_Given text:_
• • • • •
The Stanford Ponzi Scheme was centered on the sale of certificates of deposit through Stanford International Bank, Ltd. The scheme worked by taking the funds raised from the CD sales and reissuing them to purchasers as if they were returns from investments. Ultimately, the scheme collapsed, and the government and others brought both criminal prosecutions and civil suits against Stanford and others.
The receiver for the estate — the Official Stanford Investors Committee and three defrauded investors — sued Greenberg under the theory of respondeat superior. The plaintiffs alleged that a Greenberg attorney conspired with Stanford to further the fraud.
The district court granted Greenberg’s motion for judgment on the pleadings on the grounds that attorney immunity under Texas law precluded the plaintiffs’ claims. The plaintiffs were not Greenberg’s clients and no exception to this immunity for liability to non-clients existed. The plaintiffs appealed and also moved for the Fifth Circuit to certify the state law questions to the Texas Supreme Court.
The Fifth Circuit declined to certify the state law questions to the Texas Supreme Court. Although the Texas Supreme Court had not directly answered questions presented in this case, the Texas Court of Appeals has presented sufficient guidance about what the supreme court would hold. Therefore, the Fifth Circuit was able to make a “principled rather than conjectural conclusion” on questions of state law. 921 F.3d at 504.
On appeal, plaintiffs argued that despite the comprehensive affirmative defense of attorney immunity that protects attorneys from liability to non-clients, Texas law provides for three exceptions that permit such liability: (1) acts outside the litigation context; (2) criminal acts; and (3) acts that violate the Texas Securities Act. The Fifth Circuit affirmed that none of these exceptions existed here.
With regard to attorney immunity in the non-litigation context, the Fifth Circuit declined to limit attorney immunity to only the litigation context. The plaintiffs did not cite any opinions in their favor. The plaintiffs’ reliance on a dissent to a Texas Supreme Court decision was not sufficient to overcome the history of Texas courts of appeal applying the immunity broadly to allow attorneys to practice their profession without making themselves liable to non-clients.
The Fifth Circuit also acknowledged that criminal conduct can negate attorney immunity, but does not necessarily do so. For example, an attorney who assaults opposing counsel is not acting within the scope of representation. Therefore, attorney immunity would not protect such an act from prosecution and liability. The Fifth Circuit examined Texas appellate court decisions discussing conduct that was “criminal,” but was also “ ‘squarely within the scope’ of representation.” 921 F.3d at 507, quoting Highland Capital Management, LP v. Looper Reed & McGraw, P.C., No. 05-15-00055-CV, 2016 WL 164528, *6 (Tex.App. Jan. 14, 2016). The court recognized that while criminal conduct does not automatically negate immunity, in the usual case, it will be outside the scope of representation. However, in this action, plaintiffs did not argue that Greenberg’s acts were outside the scope of representation, so the court did not address that factual question.
• • • • •
_Activity:_ According to the case summary, what three exceptions to attorney immunity did the plaintiffs say Texas law provides? The material that comes next has nothing to do with the case summary.

_Dataset section:_
• • • • •
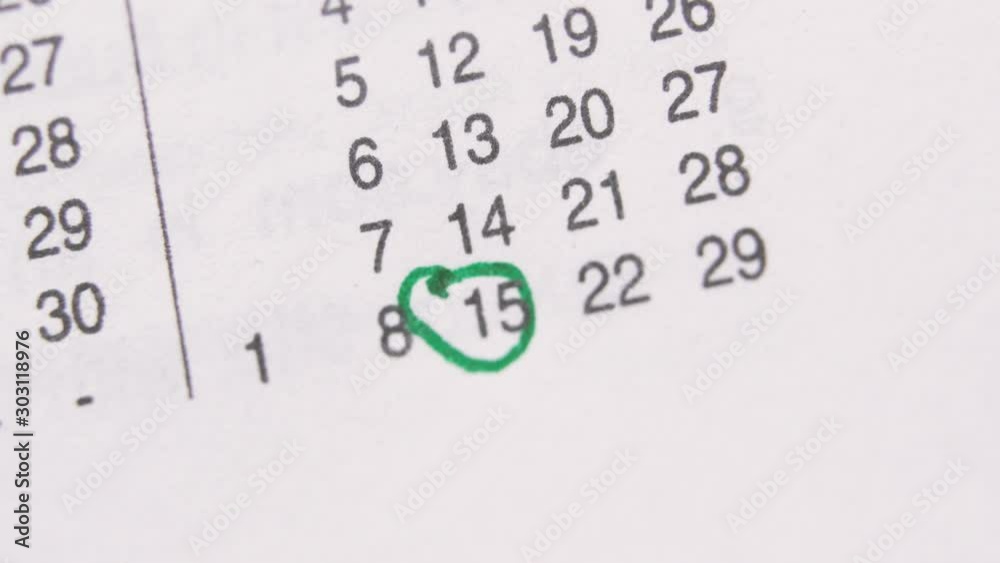 The green Marker Circled 15th Date On The Calendar, Signing a day on a calendar by green pen . The green Marker Circled 15th Date On The Calendar, Signing a day on a calendar by green pen .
• • • • •
_Written solution:_ Acts outside the litigation context, criminal acts, and acts that violate the Texas Securities Act.